Sexual expression can carry deep personal meaning, even when it does not fit familiar or socially sanctioned forms. For individuals and couples involved in BDSM, kink, non-monogamy, or other diverse erotic lives, therapy often requires a space where sexuality can be spoken about without assumption, explanation, or judgment.
Many people seek therapy not because of their sexual expression, but while holding it—often privately—alongside struggles with intimacy, shame, attachment, conflict, or identity. Others come precisely because aspects of their erotic life feel charged, divided, or difficult to integrate into the rest of their lived experience. In either case, therapy must be capable of meeting sexuality as a meaningful dimension of psychic life rather than a problem to be corrected or explained away.
When Erotic Life Is Misunderstood or Silenced
People whose sexual expression falls outside conventional norms often encounter misunderstanding—even in therapeutic settings. Some have learned to withhold parts of their erotic experience out of fear that it will be pathologized, trivialized, or interpreted too quickly. Others carry internalized stigma that quietly shapes shame, secrecy, or self-judgment, even when their sexual lives are consensual and meaningful to them.

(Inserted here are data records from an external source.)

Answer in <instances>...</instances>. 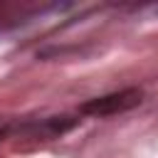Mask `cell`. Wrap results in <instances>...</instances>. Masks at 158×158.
<instances>
[{"label":"cell","instance_id":"cell-1","mask_svg":"<svg viewBox=\"0 0 158 158\" xmlns=\"http://www.w3.org/2000/svg\"><path fill=\"white\" fill-rule=\"evenodd\" d=\"M141 101H143V89H138V86H126V89H118V91H111V94L94 96V99L84 101V104L79 106V114L104 118V116H114V114L131 111V109H136Z\"/></svg>","mask_w":158,"mask_h":158},{"label":"cell","instance_id":"cell-2","mask_svg":"<svg viewBox=\"0 0 158 158\" xmlns=\"http://www.w3.org/2000/svg\"><path fill=\"white\" fill-rule=\"evenodd\" d=\"M77 123H79V118H72V116H49V118H42V121L22 123L15 131L17 133H30L32 138H57V136L72 131Z\"/></svg>","mask_w":158,"mask_h":158}]
</instances>
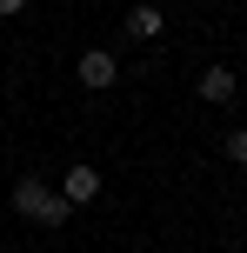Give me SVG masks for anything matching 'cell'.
Returning <instances> with one entry per match:
<instances>
[{"mask_svg":"<svg viewBox=\"0 0 247 253\" xmlns=\"http://www.w3.org/2000/svg\"><path fill=\"white\" fill-rule=\"evenodd\" d=\"M13 207H20L27 220H40V227H67V220H74V207H67L60 187H47V180H20V187H13Z\"/></svg>","mask_w":247,"mask_h":253,"instance_id":"6da1fadb","label":"cell"},{"mask_svg":"<svg viewBox=\"0 0 247 253\" xmlns=\"http://www.w3.org/2000/svg\"><path fill=\"white\" fill-rule=\"evenodd\" d=\"M74 74H80V87H87V93H107V87L120 80V60L94 47V53H80V67H74Z\"/></svg>","mask_w":247,"mask_h":253,"instance_id":"7a4b0ae2","label":"cell"},{"mask_svg":"<svg viewBox=\"0 0 247 253\" xmlns=\"http://www.w3.org/2000/svg\"><path fill=\"white\" fill-rule=\"evenodd\" d=\"M60 200H67V207H87V200H100V173H94L87 160H80V167H67V180H60Z\"/></svg>","mask_w":247,"mask_h":253,"instance_id":"3957f363","label":"cell"},{"mask_svg":"<svg viewBox=\"0 0 247 253\" xmlns=\"http://www.w3.org/2000/svg\"><path fill=\"white\" fill-rule=\"evenodd\" d=\"M200 100H207V107L234 100V67H207V74H200Z\"/></svg>","mask_w":247,"mask_h":253,"instance_id":"277c9868","label":"cell"},{"mask_svg":"<svg viewBox=\"0 0 247 253\" xmlns=\"http://www.w3.org/2000/svg\"><path fill=\"white\" fill-rule=\"evenodd\" d=\"M160 27H167L160 7H134V13H127V34H134V40H160Z\"/></svg>","mask_w":247,"mask_h":253,"instance_id":"5b68a950","label":"cell"},{"mask_svg":"<svg viewBox=\"0 0 247 253\" xmlns=\"http://www.w3.org/2000/svg\"><path fill=\"white\" fill-rule=\"evenodd\" d=\"M227 160L247 167V126H234V133H227Z\"/></svg>","mask_w":247,"mask_h":253,"instance_id":"8992f818","label":"cell"},{"mask_svg":"<svg viewBox=\"0 0 247 253\" xmlns=\"http://www.w3.org/2000/svg\"><path fill=\"white\" fill-rule=\"evenodd\" d=\"M27 7V0H0V20H13V13H20Z\"/></svg>","mask_w":247,"mask_h":253,"instance_id":"52a82bcc","label":"cell"}]
</instances>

Therapy offers a space where these dynamics can be explored without pressure to justify desire or arrive at predetermined conclusions. Rather than assuming what sexuality means, we attend to how it is lived—emotionally, relationally, symbolically, and bodily—within the context of your broader inner and relational world.
My Approach
My work with BDSM, kink, and sexually diverse individuals and couples is relational and depth-oriented. I do not treat sexual expression as inherently symptomatic, nor do I presume it to be separate from the rest of a person’s life. Instead, we explore how erotic life intersects with attachment, power, vulnerability, agency, fantasy, and self-experience—at the pace and depth that feels right for you.
Sexuality may or may not be the central focus of the work. Often it is one thread among many. Therapy becomes a place where erotic life can be spoken, held, and thought about without reduction—allowing greater coherence, freedom, and integration over time.